The debug output is particularly useful for:

  1. Understanding Parameter Transformations: See how OpenRouter maps your parameters to provider-specific formats (e.g., how max_tokens is set, how temperature is handled).

  2. Verifying Message Formatting: Check how OpenRouter combines and formats your messages for different providers (e.g., how system messages are concatenated, how user messages are merged).
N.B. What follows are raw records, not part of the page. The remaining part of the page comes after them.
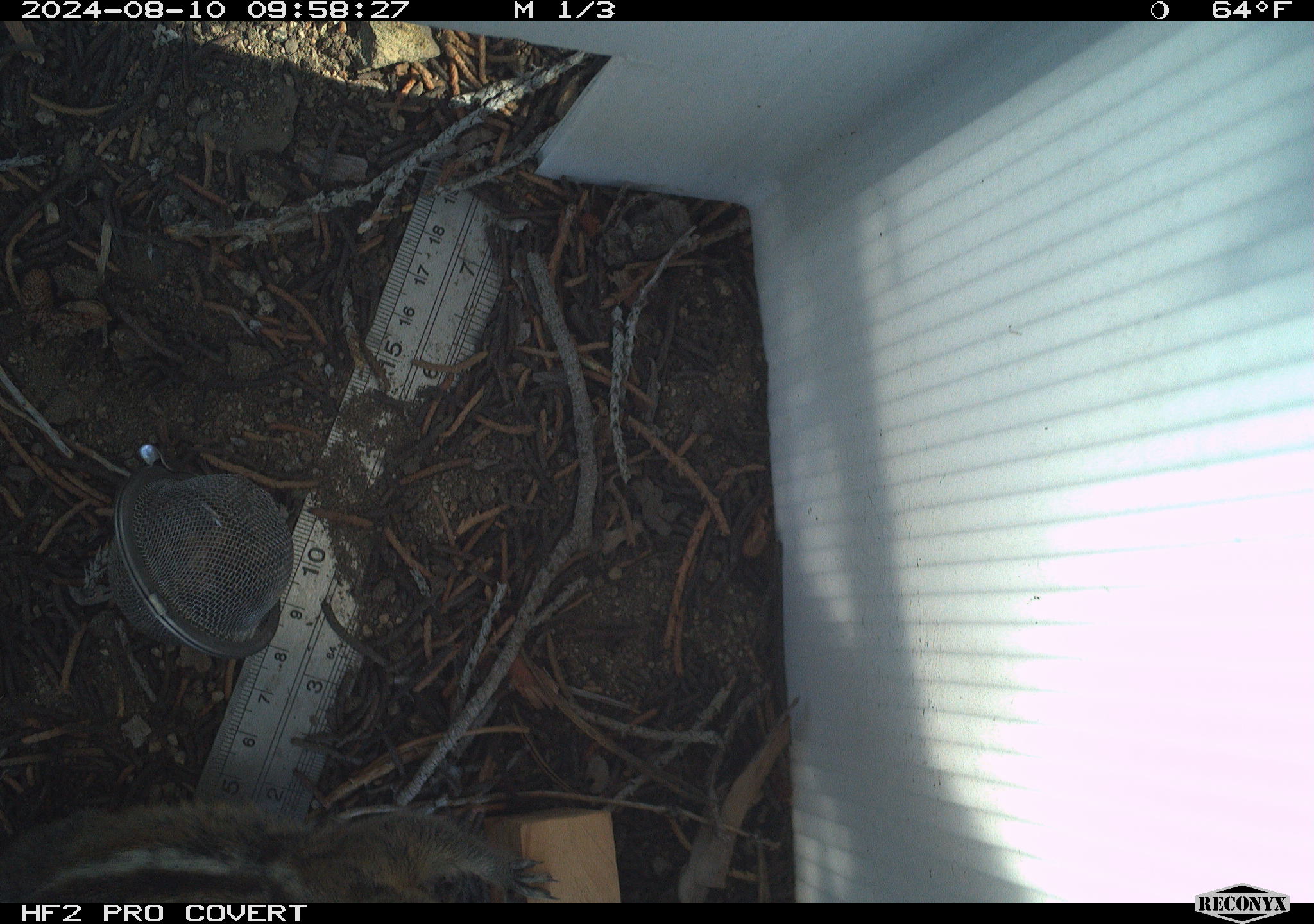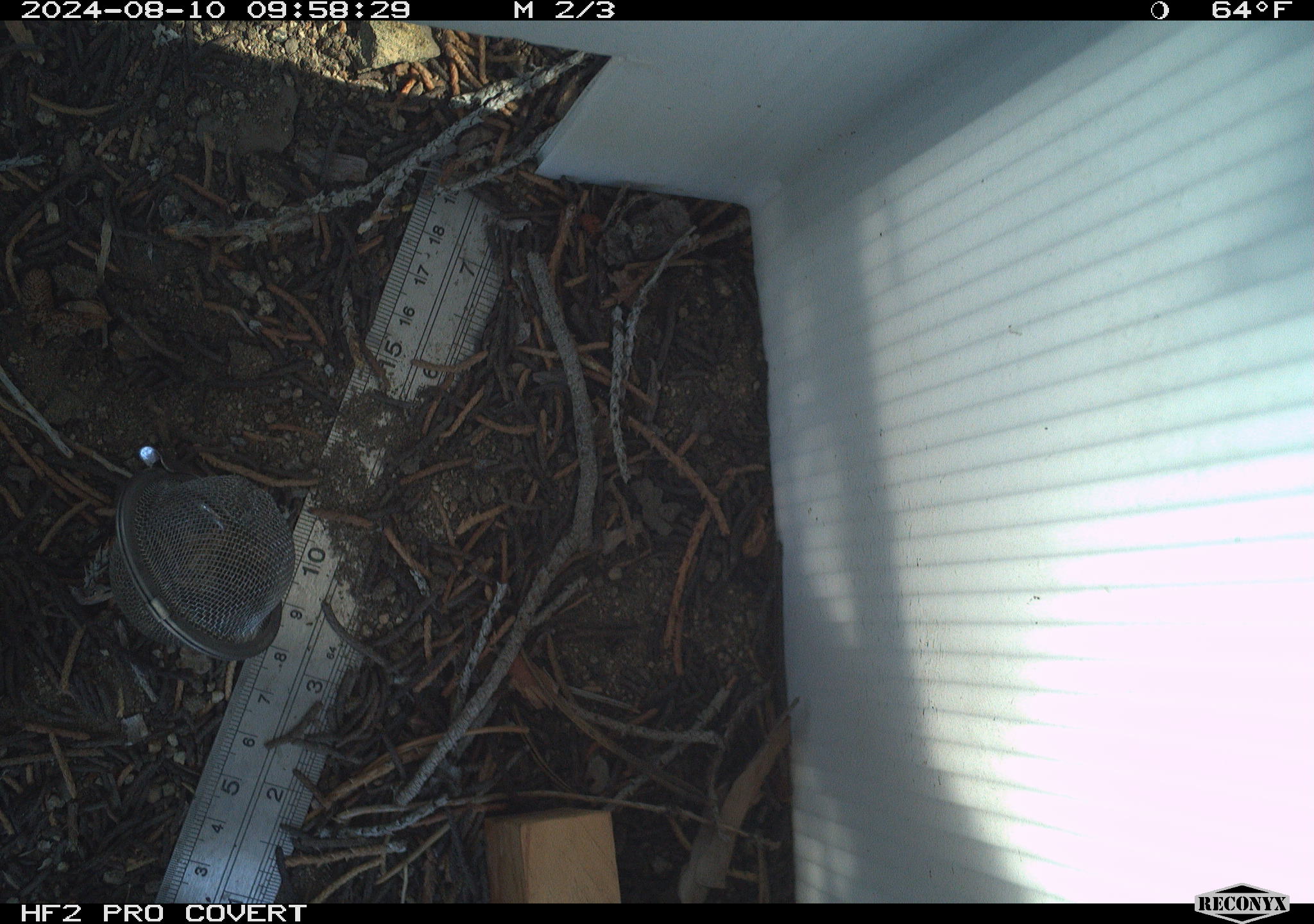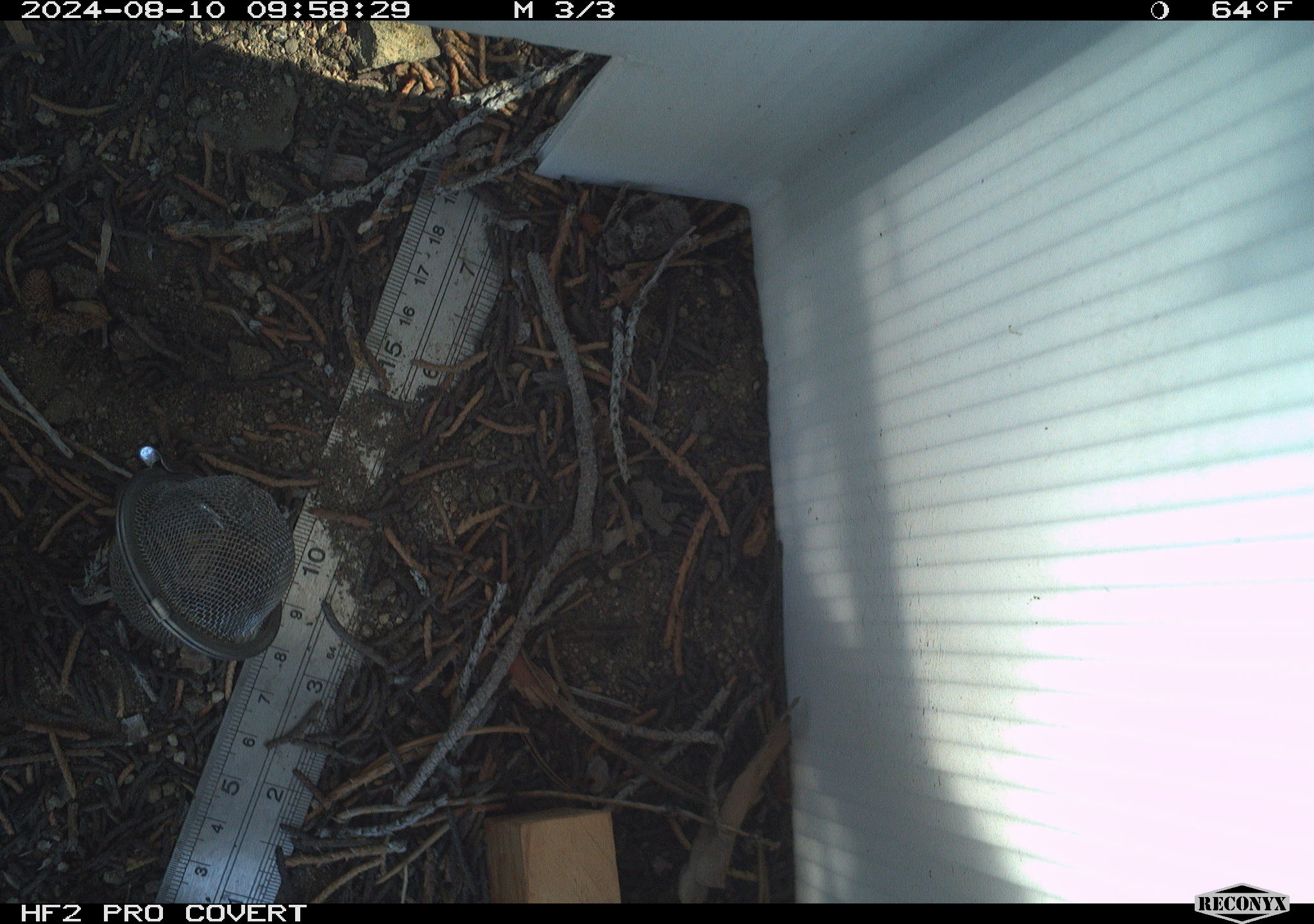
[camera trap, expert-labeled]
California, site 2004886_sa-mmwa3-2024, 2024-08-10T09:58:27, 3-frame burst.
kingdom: Animalia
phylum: Chordata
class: Mammalia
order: Rodentia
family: Sciuridae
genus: Neotamias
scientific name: Neotamias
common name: western chipmunks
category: neotamias species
Neotamias species (western chipmunks) (Neotamias).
  3. Checking Applied Defaults: See what default values OpenRouter applies when parameters are not specified in your request.

  4. Debugging Provider Fallbacks: When using provider fallbacks, a debug chunk will be sent for each attempted provider, allowing you to see which providers were tried and what parameters were sent to each.

Privacy and Redaction

OpenRouter will make a best effort to automatically redact potentially sensitive or noisy data from debug output. Remember that the debug option is not intended for production.